▶ [What you are asked to do]
Please recast every line of the items below as a numbered list, leaving out the blank lines.

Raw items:
___
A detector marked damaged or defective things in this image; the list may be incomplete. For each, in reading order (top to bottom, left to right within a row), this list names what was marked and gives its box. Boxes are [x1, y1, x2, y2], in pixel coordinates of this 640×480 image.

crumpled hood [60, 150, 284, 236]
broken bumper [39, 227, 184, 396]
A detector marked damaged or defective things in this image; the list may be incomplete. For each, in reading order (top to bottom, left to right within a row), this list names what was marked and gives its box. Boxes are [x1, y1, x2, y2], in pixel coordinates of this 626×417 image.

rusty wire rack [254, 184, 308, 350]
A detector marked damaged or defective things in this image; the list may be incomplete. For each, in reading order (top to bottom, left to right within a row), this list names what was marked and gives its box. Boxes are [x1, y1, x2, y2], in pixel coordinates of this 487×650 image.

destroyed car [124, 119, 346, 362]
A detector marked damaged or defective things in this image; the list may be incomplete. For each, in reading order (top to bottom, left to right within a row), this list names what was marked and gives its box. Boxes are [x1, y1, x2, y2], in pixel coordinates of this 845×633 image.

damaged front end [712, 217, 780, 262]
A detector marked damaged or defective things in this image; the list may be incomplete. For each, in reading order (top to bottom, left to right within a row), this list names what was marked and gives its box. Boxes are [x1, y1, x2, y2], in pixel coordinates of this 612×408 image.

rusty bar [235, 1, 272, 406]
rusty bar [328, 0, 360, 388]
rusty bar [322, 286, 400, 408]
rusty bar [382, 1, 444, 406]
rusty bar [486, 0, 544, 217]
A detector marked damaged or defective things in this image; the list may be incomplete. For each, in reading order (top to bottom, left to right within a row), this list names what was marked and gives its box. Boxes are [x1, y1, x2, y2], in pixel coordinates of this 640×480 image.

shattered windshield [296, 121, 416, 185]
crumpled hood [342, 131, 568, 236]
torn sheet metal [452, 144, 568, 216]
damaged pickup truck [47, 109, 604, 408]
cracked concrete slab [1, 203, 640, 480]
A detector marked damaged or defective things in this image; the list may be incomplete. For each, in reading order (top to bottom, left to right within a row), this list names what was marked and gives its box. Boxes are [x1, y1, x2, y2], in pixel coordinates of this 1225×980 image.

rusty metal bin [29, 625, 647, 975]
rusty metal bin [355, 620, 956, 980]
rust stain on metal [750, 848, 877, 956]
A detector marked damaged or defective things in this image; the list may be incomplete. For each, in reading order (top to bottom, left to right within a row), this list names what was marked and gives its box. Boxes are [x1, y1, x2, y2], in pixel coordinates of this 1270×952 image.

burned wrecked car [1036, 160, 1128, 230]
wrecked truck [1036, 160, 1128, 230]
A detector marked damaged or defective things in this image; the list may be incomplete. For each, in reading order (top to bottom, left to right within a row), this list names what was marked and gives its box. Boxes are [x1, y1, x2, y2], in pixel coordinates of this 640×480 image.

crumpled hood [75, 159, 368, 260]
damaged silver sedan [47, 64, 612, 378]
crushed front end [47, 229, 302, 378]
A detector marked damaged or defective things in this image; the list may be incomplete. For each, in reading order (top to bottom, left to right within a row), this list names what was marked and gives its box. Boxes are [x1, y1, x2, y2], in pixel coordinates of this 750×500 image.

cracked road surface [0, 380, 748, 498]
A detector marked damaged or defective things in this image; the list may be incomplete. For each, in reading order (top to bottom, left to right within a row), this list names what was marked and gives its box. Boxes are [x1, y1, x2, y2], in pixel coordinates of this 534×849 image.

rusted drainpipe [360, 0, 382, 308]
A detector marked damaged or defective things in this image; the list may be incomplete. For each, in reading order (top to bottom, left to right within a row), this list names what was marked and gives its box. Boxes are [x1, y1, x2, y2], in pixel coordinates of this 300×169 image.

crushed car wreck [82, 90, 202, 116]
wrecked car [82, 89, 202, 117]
___
▶ [Response to this exercise]
1. A detector marked damaged or defective things in this image; the list may be incomplete. For each, in reading order (top to bottom, left to right within a row), this list names what was marked and gives its box. Boxes are [x1, y1, x2, y2], in pixel coordinates of this 640×480 image.
2. crumpled hood [60, 150, 284, 236]
3. broken bumper [39, 227, 184, 396]
4. A detector marked damaged or defective things in this image; the list may be incomplete. For each, in reading order (top to bottom, left to right within a row), this list names what was marked and gives its box. Boxes are [x1, y1, x2, y2], in pixel coordinates of this 626×417 image.
5. rusty wire rack [254, 184, 308, 350]
6. A detector marked damaged or defective things in this image; the list may be incomplete. For each, in reading order (top to bottom, left to right within a row), this list names what was marked and gives its box. Boxes are [x1, y1, x2, y2], in pixel coordinates of this 487×650 image.
7. destroyed car [124, 119, 346, 362]
8. A detector marked damaged or defective things in this image; the list may be incomplete. For each, in reading order (top to bottom, left to right within a row), this list names what was marked and gives its box. Boxes are [x1, y1, x2, y2], in pixel coordinates of this 845×633 image.
9. damaged front end [712, 217, 780, 262]
10. A detector marked damaged or defective things in this image; the list may be incomplete. For each, in reading order (top to bottom, left to right within a row), this list names what was marked and gives its box. Boxes are [x1, y1, x2, y2], in pixel coordinates of this 612×408 image.
11. rusty bar [235, 1, 272, 406]
12. rusty bar [328, 0, 360, 388]
13. rusty bar [322, 286, 400, 408]
14. rusty bar [382, 1, 444, 406]
15. rusty bar [486, 0, 544, 217]
16. A detector marked damaged or defective things in this image; the list may be incomplete. For each, in reading order (top to bottom, left to right within a row), this list names what was marked and gives its box. Boxes are [x1, y1, x2, y2], in pixel coordinates of this 640×480 image.
17. shattered windshield [296, 121, 416, 185]
18. crumpled hood [342, 131, 568, 236]
19. torn sheet metal [452, 144, 568, 216]
20. damaged pickup truck [47, 109, 604, 408]
21. cracked concrete slab [1, 203, 640, 480]
22. A detector marked damaged or defective things in this image; the list may be incomplete. For each, in reading order (top to bottom, left to right within a row), this list names what was marked and gives its box. Boxes are [x1, y1, x2, y2], in pixel coordinates of this 1225×980 image.
23. rusty metal bin [29, 625, 647, 975]
24. rusty metal bin [355, 620, 956, 980]
25. rust stain on metal [750, 848, 877, 956]
26. A detector marked damaged or defective things in this image; the list may be incomplete. For each, in reading order (top to bottom, left to right within a row), this list names what was marked and gives its box. Boxes are [x1, y1, x2, y2], in pixel coordinates of this 1270×952 image.
27. burned wrecked car [1036, 160, 1128, 230]
28. wrecked truck [1036, 160, 1128, 230]
29. A detector marked damaged or defective things in this image; the list may be incomplete. For each, in reading order (top to bottom, left to right within a row), this list names what was marked and gives its box. Boxes are [x1, y1, x2, y2], in pixel coordinates of this 640×480 image.
30. crumpled hood [75, 159, 368, 260]
31. damaged silver sedan [47, 64, 612, 378]
32. crushed front end [47, 229, 302, 378]
33. A detector marked damaged or defective things in this image; the list may be incomplete. For each, in reading order (top to bottom, left to right within a row), this list names what was marked and gives its box. Boxes are [x1, y1, x2, y2], in pixel coordinates of this 750×500 image.
34. cracked road surface [0, 380, 748, 498]
35. A detector marked damaged or defective things in this image; the list may be incomplete. For each, in reading order (top to bottom, left to right within a row), this list names what was marked and gives its box. Boxes are [x1, y1, x2, y2], in pixel coordinates of this 534×849 image.
36. rusted drainpipe [360, 0, 382, 308]
37. A detector marked damaged or defective things in this image; the list may be incomplete. For each, in reading order (top to bottom, left to right within a row), this list names what was marked and gives its box. Boxes are [x1, y1, x2, y2], in pixel coordinates of this 300×169 image.
38. crushed car wreck [82, 90, 202, 116]
39. wrecked car [82, 89, 202, 117]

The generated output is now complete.